Tf : Ces attaques font-elles partie de la stratégie d’Apple pour contrer le système d’exploitation Android de Google, concurrent du système IOS ?

N. C. : Oui, c'est une composante de cette stratégie. Apple a choisi une stratégie d'intégration verticale et se réserve l'exploitation du système d'exploitation. Android conquiert de plus grandes parts de marché car c'est un système ouvert dont peuvent disposer librement tous les fabricants de smartphones, dont Samsung. La seule stratégie possible pour qu'Apple maintienne ses positions face à l'écosystème Android, c'est de conserver l'avantage sur le design et l'expérience utilisateur.
Cet avantage, Apple le conserve en innovant plus vite et plus fort que les autres, ce qui est la meilleure stratégie, mais aussi en poursuivant ses concurrents en justice. Obtenir la condamnation de Samsung n'est pas une fin en soi, c'est plutôt une mise en garde, une affirmation de puissance sur laquelle Apple ne devrait pas trop s'appesantir : bravo pour cette victoire, maintenant il faut se remettre au travail et continuer à innover toujours plus vite et plus fort.

Tf : Samsung pourrait aussi voir huit modèles de ses téléphones interdits de vente aux Etats-Unis. La marque sud-coréenne peut-elle souffrir de ces décisions de justice ?

N. C. : Oui, elle va souffrir en termes financiers et industriels, et aussi en termes d'image - d'autant plus dans un contexte où les Américains se méfient de la concurrence venue d'Asie, un contexte politique exacerbé par la campagne présidentielle. Bien sûr, les iPhones sont fabriqués en Chine, mais Apple est une entreprise profondément américaine, les consommateurs le sentent et cela joue un rôle dans leurs décisions d'achat.

Tf : Malgré sa position pionnière sur le marché du smartphone, Apple est largement dépassé par Samsung (21,6% de parts de marché) et Nokia (19,9%). Qui est le plus solide pour résister dans les prochaines années ? Quels sont les critères et les armes de la compétition ?
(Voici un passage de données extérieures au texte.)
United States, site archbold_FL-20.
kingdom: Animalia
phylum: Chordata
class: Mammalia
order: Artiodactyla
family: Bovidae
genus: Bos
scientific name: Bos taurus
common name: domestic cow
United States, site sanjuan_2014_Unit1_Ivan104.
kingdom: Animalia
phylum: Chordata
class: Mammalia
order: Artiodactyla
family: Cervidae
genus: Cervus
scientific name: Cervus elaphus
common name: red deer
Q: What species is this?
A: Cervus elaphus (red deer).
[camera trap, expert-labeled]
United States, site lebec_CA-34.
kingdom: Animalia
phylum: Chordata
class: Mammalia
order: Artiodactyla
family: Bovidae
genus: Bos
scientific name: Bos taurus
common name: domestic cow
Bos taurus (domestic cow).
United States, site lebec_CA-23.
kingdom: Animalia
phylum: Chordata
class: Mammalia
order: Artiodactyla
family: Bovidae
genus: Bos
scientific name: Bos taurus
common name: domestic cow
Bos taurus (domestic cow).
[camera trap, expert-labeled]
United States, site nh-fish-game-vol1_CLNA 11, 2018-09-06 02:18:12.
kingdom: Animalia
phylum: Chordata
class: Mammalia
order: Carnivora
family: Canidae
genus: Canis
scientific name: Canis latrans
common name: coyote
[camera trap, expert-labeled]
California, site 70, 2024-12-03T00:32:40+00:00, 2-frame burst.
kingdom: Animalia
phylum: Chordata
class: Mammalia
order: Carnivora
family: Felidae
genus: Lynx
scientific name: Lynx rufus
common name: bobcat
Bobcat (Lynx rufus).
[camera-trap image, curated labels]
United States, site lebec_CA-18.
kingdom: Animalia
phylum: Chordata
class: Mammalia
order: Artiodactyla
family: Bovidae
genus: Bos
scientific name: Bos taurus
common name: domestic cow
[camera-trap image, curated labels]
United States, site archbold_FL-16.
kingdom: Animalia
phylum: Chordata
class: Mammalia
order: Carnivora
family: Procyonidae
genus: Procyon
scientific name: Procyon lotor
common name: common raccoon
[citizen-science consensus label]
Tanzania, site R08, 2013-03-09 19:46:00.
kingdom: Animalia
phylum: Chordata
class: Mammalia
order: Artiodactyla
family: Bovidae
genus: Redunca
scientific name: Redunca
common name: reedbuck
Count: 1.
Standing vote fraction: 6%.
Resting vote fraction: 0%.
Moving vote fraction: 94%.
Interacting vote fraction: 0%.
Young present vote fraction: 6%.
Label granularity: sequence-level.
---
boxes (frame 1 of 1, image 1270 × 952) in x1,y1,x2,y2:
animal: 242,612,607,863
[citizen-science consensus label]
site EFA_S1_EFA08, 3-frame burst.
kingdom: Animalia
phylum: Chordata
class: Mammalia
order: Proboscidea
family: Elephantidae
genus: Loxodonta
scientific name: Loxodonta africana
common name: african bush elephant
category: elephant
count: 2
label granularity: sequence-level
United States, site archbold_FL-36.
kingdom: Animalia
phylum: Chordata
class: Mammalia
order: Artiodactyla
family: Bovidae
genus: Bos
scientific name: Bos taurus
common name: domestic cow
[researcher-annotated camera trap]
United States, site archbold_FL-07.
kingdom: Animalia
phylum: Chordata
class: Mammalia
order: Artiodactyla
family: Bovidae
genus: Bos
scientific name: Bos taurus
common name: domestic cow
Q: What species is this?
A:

N. C. : Apple a toujours été, dans l'histoire, l'occupant inexpugnable d'une position de marché marginale et minoritaire : des produits différents, mieux designés, plus performants, vendus plus chers que ceux des concurrents. Si Apple est fidèle à son histoire, ils continueront de dominer le marché, sinon en parts de marché, du moins en inspiration et en influence sur les consommateurs. Les concurrents, eux, se développeront avec des produits moins originaux vendus moins chers sur de plus grands volumes.
Les deux stratégies fonctionnent, mais celle d'Apple est la plus durable. Apple sera toujours là, sauf errements industriels et marketing. Les autres ne cesseront de disparaître et de renaître, comme le font tous les fabricants de masse appartenant à des conglomérats. Songez qu'à une époque, nos téléphones portables étaient de marque Alcatel, Siemens, Ericsson. Aujourd'hui, qui a encore des téléphones fabriqués par ces entreprises européennes ? Apple a ce qu'il faut pour tenir et compter longtemps, Samsung j'en suis moins sûr car, même si cette entreprise innove, elle ne clive pas le marché de façon radicale comme le fait Apple.

*Nicolas Colin est inspecteur des finances, chargé par le Gouvernement d'une mission d'expertise sur la fiscalité de l'économie numérique, ancien rapporteur de la mission « Création et internet », chercheur associé à l'Institut Montaigne. Il est cofondateur de deux sociétés : 1x1connect, spécialisée dans le social marketing, et Stand Alone Media. Il est l'auteur, avec Henri Verdier, de « L’âge de la multitude », éd. Armand Colin, 22.90 €.